As an attached girl going speed-dating, I really didn’t know what to expect. I imagined a desperate and desolate Friday-night affair, the hangout of a few lonely, sketchy guys. In reality, I was surprised by the fun — and, yes, attractive — people who did turn up. The event was a huge social gathering, drawing a fairly representative cross-section of the Yale student body, a pretty good-looking and datable crowd despite what your state-school friends might think.

At the pre-speed-dating mixer, a few handfuls of people milled about with an awkwardness reminiscent of Freshman Screw. Groups of female friends seemed to cling together, taking comfort in their solidarity while sampling from the many tables of cookies and cakes. Men, on the other hand, tended to explore their prospects solo, lingering about the periphery of these groups or approaching the few females who arrived alone. The chocolate fountain attracted a crowd, but not much mingling or conversation. I began to wonder if Yalies really were just awkward when it came to the dating scene.

Around ten o’clock, Silliman dining hall began to fill up with people, and the atmosphere grew more relaxed, even infused with excitement and enthusiasm. The event even began to feel like a party, with songs like Flo-Rida’s “Low” or Fergie’s “Clumsy” pumping in the background. A large group of guys came straight from the basketball game with faces painted blue. Girls clomped around in metallic pumps and short slinky dresses, the hemlines rising with the weekend temperature. As the number of attendees grew, so did my faith in Yalies’ social competence. Girls lined up on one side of the long tables as guys lined up on the other. (The gay/lesbian/bisexual tables were fairly sparse). Initially, the girls outnumbered the guys, but the ratio soon evened out as people packed into the dining hall.

One-line conversation starters scattered among the confetti, condoms and lubricant littering the tables helped speed along conversation when an awkward lull arrived (although some of the conversation-starters might have been more awkward than the silence itself, like “What was your most embarrassing childhood moment?” or another one about a sexual fantasy involving a plunger and a flute). Some people handled this pretty smoothly, while others simply lied to get through the awkwardness. One predatory-looking guy in a black leather jacket and gold chains told multiple girls: “You’re the prettiest girl I’ve met tonight.”

The speed-daters wore name-tags with their e-mail addresses on them. One read “,” and the wearer joked that he was scouting for talent for his amateur porn movie. Another character wore two name tags, with two different e-mail addresses. “My name is Cameron,” he said, “but I’m here on Jordan’s behalf.”

People continued to cling to friends for support. I pointed out to three timid-looking guys sitting together that they would be meeting the same girls all night long. They pointed out that those girls would probably be friends with each other as well. We decided that this was a significant flaw in the speed-dating arrangement. The guys debated and finally agreed to split up to different tables.

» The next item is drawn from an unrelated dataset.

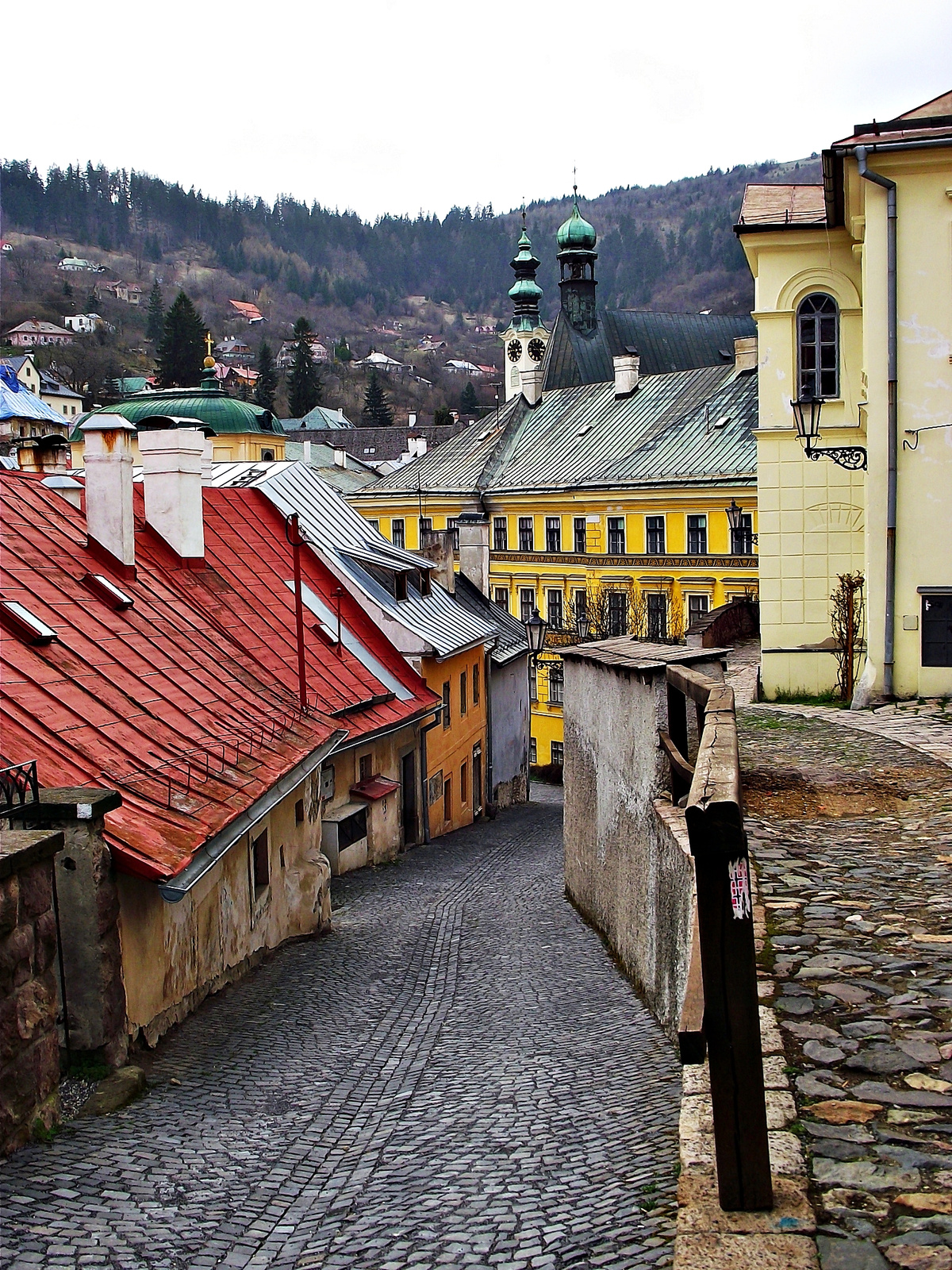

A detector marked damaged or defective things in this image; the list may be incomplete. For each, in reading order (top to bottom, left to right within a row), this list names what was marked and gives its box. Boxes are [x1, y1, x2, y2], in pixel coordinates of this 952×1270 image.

peeling plaster wall [117, 777, 332, 1046]
peeling plaster wall [566, 655, 720, 1041]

I saw a few other girls there who are definitely not single (I know I’m guilty, too). One speed-dater told me how many of his non-single female friends were there that night “just for fun.” When I ran into of one of my non-single friends, she grinned and said that her boyfriend was in New York that night. Another one of my friends, also with a boyfriend, said that she wanted to try the speed-dating “just for fun” and that they were “a very modern couple.” I watched one girl fend off a guy’s (extremely) persistent advances with, “I have a boyfriend.” When I asked her why she came, she replied: “For the chocolate fountain.”

When asked why they chose to attend, some people claimed that they were “dragged along by some friends,” “keeping a friend company” or even “just trying to help the charities.” But others admitted to genuinely being a little intrigued and said they were open to “whatever happens” and wanted to “see where it goes.” They seemed to be optimistic, but either too embarrassed to admit real interest or too reluctant to really invest themselves emotionally in the event. Most speed-daters brushed off the event as frivolous, balancing the fine line between actively searching for a mate and fearing rejection and failure.

Despite what the speed-daters flippantly said, their attendance proved they cared. As the night continued, more and more speed-daters hopped from table to table in active pursuit of a desired prospect. In search of love, students at Yale tried to avoid getting their hopes up, but — as the event’s high attendance showed — at the end of the night they really did want to find somebody.

As for whether or not the event was successful, most daters seemed to walk away with a sizeable list of e-mail addresses. At one point, a pair launched themselves at each other, made out on the floor, and ran out groping each other to the hoots and cheers of the other speed-daters. As one bystander remarked, “This is way better than anything else going on tonight.”